• [YOUR ASSIGNMENT] Go over the data below line by line, and state how many lines contain the string "United". Give the number only.

• [EXTRACTED ENTRIES]
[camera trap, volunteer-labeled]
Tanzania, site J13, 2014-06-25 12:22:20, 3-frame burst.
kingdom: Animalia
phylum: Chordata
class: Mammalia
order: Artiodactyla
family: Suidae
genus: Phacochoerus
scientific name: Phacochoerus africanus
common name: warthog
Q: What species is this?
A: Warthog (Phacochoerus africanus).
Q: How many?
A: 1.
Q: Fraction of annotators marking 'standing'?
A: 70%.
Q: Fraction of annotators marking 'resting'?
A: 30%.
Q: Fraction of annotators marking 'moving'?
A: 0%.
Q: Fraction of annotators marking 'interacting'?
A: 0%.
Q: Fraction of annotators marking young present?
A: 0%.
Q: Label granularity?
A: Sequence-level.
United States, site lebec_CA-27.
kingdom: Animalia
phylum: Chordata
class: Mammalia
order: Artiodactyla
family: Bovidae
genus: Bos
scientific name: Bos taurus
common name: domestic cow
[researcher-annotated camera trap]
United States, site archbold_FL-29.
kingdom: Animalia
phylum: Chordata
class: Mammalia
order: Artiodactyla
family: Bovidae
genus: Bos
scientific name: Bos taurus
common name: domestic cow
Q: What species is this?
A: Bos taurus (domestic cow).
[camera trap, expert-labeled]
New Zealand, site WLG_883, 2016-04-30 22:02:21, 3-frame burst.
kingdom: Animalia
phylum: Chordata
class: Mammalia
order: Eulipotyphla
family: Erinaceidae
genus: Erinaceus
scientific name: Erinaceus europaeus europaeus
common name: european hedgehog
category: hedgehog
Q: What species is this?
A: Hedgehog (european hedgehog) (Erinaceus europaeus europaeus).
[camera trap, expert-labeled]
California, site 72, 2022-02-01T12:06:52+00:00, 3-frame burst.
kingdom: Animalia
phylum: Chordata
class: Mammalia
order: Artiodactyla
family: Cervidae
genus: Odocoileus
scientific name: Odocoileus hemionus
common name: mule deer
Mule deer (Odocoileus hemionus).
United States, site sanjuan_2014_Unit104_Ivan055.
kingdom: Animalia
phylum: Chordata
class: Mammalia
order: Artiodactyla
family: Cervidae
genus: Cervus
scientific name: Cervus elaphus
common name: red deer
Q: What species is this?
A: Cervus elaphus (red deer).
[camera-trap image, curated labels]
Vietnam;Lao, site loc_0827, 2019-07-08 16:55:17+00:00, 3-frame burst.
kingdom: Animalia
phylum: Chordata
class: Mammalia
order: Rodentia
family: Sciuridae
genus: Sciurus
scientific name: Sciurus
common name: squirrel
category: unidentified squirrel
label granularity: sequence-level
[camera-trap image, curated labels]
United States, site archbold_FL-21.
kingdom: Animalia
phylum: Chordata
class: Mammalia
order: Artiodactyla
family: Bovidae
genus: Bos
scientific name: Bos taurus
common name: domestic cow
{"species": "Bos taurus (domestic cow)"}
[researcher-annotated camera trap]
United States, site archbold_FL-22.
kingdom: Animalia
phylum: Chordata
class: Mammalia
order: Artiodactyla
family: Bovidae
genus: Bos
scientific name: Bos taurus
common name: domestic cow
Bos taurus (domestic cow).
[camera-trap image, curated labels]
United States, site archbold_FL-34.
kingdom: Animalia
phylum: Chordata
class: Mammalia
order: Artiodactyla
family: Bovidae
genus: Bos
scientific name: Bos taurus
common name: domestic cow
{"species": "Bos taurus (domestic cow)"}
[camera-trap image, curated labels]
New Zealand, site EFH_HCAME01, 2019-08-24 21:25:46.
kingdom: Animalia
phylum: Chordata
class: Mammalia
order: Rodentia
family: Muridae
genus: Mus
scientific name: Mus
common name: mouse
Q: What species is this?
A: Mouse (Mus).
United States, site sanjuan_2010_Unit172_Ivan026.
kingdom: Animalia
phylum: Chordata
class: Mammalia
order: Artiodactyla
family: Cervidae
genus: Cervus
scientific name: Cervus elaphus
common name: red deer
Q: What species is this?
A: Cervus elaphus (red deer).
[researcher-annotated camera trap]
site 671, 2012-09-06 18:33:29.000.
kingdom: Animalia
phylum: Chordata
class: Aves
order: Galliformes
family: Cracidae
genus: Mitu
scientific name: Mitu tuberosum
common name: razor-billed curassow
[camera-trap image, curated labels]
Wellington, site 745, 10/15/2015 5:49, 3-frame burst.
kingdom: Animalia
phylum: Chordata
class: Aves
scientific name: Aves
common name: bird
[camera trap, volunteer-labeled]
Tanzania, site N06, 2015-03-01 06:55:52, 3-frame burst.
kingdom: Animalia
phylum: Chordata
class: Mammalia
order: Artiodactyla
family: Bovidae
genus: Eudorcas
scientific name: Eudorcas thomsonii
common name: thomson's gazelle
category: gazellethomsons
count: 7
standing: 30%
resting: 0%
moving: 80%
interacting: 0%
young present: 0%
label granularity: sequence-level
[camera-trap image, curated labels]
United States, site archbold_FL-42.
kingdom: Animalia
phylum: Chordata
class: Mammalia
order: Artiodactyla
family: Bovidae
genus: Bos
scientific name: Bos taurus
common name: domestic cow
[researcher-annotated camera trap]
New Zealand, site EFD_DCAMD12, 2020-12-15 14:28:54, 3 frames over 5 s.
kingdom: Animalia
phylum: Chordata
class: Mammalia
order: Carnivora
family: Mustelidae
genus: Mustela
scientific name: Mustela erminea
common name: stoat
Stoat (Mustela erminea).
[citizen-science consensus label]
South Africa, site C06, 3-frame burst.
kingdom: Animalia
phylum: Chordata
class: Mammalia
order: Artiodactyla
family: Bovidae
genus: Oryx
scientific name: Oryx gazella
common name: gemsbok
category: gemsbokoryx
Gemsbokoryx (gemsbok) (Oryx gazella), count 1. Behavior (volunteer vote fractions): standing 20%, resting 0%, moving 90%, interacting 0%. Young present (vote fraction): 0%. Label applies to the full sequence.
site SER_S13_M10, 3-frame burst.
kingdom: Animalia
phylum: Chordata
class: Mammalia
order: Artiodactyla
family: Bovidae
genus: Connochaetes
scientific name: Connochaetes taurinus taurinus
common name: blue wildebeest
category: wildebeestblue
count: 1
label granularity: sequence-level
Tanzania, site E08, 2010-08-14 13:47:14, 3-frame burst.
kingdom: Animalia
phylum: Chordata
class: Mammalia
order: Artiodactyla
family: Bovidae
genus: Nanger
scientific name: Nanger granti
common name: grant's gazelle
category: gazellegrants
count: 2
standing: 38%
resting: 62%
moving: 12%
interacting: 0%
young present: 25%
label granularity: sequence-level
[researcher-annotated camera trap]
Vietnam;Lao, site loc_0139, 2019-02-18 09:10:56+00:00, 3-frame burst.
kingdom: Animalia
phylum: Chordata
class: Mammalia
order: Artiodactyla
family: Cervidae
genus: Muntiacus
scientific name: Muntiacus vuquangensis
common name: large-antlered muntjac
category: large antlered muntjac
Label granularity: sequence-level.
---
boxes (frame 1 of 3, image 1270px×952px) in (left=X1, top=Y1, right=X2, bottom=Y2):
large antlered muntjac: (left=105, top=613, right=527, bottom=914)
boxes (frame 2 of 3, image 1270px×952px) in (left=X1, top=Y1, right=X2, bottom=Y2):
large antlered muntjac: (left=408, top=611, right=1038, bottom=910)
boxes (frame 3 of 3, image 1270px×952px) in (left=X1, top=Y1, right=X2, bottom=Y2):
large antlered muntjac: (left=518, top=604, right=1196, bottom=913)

• [OUTPUT FOR THIS TASK] 8